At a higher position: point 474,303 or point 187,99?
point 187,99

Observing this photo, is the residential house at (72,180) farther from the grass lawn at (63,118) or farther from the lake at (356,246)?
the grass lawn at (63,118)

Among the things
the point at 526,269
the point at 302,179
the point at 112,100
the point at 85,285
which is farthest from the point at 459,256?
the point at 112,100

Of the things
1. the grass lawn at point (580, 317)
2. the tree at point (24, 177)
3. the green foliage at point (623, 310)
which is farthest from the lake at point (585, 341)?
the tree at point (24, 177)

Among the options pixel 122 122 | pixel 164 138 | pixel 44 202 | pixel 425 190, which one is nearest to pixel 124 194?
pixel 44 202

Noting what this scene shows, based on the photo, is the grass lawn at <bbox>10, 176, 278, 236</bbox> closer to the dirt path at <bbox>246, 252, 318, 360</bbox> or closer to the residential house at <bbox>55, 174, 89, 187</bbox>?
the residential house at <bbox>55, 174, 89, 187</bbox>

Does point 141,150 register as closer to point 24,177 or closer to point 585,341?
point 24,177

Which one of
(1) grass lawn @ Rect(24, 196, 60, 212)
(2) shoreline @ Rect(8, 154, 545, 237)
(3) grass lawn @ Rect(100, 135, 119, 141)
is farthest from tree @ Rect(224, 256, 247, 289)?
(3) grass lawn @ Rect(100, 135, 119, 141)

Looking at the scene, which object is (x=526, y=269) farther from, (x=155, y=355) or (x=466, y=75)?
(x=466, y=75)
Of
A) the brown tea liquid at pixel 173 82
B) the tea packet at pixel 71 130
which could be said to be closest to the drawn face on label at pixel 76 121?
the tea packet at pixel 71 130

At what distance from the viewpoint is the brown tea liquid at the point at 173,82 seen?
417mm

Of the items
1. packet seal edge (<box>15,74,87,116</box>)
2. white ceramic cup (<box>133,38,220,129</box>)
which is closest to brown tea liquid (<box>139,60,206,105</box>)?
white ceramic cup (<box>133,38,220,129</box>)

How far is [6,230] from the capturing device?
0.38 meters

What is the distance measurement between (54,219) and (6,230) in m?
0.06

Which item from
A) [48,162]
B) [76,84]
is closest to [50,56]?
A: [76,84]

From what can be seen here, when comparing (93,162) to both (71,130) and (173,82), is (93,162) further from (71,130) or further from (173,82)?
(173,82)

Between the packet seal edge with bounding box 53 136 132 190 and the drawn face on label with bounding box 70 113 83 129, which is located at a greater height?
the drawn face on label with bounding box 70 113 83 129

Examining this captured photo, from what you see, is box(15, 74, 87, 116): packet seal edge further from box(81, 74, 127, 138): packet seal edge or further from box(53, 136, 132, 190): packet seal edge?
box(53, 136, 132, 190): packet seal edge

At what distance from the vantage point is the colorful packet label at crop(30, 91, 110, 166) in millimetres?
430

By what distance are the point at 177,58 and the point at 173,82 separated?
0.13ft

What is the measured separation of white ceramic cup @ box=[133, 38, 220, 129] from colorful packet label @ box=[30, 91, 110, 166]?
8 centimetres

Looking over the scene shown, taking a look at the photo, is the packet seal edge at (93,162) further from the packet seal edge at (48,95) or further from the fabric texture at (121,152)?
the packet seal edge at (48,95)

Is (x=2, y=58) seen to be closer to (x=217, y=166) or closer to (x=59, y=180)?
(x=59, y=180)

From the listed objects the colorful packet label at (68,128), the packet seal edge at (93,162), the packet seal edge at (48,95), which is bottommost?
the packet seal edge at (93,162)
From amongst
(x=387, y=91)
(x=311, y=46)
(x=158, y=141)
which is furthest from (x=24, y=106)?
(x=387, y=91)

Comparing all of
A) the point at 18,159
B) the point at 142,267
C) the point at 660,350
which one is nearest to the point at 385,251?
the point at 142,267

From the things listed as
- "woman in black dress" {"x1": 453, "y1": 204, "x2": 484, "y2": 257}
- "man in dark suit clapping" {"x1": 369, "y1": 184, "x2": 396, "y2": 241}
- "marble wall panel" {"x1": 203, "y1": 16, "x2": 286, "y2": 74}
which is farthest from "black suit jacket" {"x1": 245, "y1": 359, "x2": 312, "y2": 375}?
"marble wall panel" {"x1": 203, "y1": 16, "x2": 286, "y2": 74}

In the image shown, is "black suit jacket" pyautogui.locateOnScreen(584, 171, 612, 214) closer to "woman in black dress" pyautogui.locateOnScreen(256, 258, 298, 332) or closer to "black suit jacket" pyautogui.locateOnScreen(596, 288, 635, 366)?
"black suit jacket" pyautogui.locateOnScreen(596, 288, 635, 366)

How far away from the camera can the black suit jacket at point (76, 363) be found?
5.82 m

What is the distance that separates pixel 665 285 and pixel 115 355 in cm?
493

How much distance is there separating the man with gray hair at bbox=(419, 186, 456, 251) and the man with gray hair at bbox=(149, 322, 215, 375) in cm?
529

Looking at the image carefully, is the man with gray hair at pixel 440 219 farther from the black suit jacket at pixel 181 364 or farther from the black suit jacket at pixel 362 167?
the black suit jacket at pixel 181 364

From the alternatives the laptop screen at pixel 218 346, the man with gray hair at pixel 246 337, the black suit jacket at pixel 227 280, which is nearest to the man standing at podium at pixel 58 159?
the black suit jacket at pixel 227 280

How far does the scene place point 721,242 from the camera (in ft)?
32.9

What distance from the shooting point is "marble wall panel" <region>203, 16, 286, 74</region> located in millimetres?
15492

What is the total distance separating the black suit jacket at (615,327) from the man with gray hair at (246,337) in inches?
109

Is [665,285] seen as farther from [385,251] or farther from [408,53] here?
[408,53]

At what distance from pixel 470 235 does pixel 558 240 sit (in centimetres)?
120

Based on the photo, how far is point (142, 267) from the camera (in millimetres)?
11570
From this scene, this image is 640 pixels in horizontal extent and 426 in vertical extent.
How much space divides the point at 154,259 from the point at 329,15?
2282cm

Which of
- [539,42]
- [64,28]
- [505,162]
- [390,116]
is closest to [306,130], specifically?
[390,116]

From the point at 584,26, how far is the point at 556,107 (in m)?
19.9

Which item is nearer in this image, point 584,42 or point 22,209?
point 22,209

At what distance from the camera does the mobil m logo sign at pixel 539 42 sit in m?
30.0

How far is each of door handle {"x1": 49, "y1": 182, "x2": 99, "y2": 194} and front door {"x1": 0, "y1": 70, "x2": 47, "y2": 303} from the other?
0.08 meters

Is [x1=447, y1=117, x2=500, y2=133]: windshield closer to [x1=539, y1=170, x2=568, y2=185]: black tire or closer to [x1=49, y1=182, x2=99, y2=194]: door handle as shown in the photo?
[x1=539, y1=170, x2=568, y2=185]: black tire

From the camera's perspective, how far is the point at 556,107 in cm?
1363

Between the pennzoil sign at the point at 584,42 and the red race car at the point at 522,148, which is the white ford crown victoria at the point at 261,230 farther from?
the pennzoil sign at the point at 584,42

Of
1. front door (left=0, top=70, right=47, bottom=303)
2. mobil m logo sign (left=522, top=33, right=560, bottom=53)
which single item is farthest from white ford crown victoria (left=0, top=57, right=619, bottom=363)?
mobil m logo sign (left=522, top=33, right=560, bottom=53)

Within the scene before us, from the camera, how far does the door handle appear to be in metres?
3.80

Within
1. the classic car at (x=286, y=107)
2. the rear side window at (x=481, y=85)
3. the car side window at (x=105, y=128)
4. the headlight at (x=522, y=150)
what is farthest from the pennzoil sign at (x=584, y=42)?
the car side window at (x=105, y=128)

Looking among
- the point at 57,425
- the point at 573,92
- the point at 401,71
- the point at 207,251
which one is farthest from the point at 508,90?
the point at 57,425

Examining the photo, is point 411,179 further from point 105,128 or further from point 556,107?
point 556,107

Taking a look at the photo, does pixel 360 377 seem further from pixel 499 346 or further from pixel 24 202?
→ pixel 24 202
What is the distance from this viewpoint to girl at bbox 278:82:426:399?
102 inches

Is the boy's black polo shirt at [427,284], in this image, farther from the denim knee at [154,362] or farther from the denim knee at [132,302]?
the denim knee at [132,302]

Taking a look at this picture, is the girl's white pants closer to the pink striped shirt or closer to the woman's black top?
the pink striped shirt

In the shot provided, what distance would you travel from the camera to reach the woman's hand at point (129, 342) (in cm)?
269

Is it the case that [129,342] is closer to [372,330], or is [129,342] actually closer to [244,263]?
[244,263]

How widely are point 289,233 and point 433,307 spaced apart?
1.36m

※

> The request
Starting with the line that contains "From the camera's", repeat each line through the last one exactly as it appears. Include both ends and nothing more.

> Solution to this exercise
From the camera's perspective, how far is the point at 556,107 in cm?
1363

Between the pennzoil sign at the point at 584,42 and the red race car at the point at 522,148, which is the white ford crown victoria at the point at 261,230 farther from?
the pennzoil sign at the point at 584,42

Of
1. front door (left=0, top=70, right=47, bottom=303)
2. mobil m logo sign (left=522, top=33, right=560, bottom=53)
which single item is farthest from white ford crown victoria (left=0, top=57, right=619, bottom=363)?
mobil m logo sign (left=522, top=33, right=560, bottom=53)

Within the scene before us, from the camera, how far does the door handle appear to be in metres?
3.80

Within
1. the classic car at (x=286, y=107)
2. the rear side window at (x=481, y=85)
3. the car side window at (x=105, y=128)
4. the headlight at (x=522, y=150)
what is farthest from the pennzoil sign at (x=584, y=42)?
the car side window at (x=105, y=128)

Looking among
- the point at 57,425
- the point at 573,92
- the point at 401,71
- the point at 207,251
which one is farthest from the point at 508,90?
the point at 57,425

Examining the photo, is point 411,179 further from point 105,128 or further from point 556,107?
point 556,107

Taking a look at the photo, does pixel 360 377 seem further from pixel 499 346 or further from pixel 24 202?
→ pixel 24 202
What is the distance from this viewpoint to girl at bbox 278:82:426:399?
102 inches

Is the boy's black polo shirt at [427,284], in this image, farther from the denim knee at [154,362] or farther from the denim knee at [132,302]?
the denim knee at [132,302]

Taking a look at this picture, is the girl's white pants closer to the pink striped shirt or closer to the woman's black top?
the pink striped shirt

In the shot provided, what distance would you travel from the camera to reach the woman's hand at point (129, 342) (in cm)?
269

Is it the case that [129,342] is closer to [372,330], or is [129,342] actually closer to [244,263]?
[244,263]

How widely are point 289,233 and point 433,307 spaced apart?
1.36m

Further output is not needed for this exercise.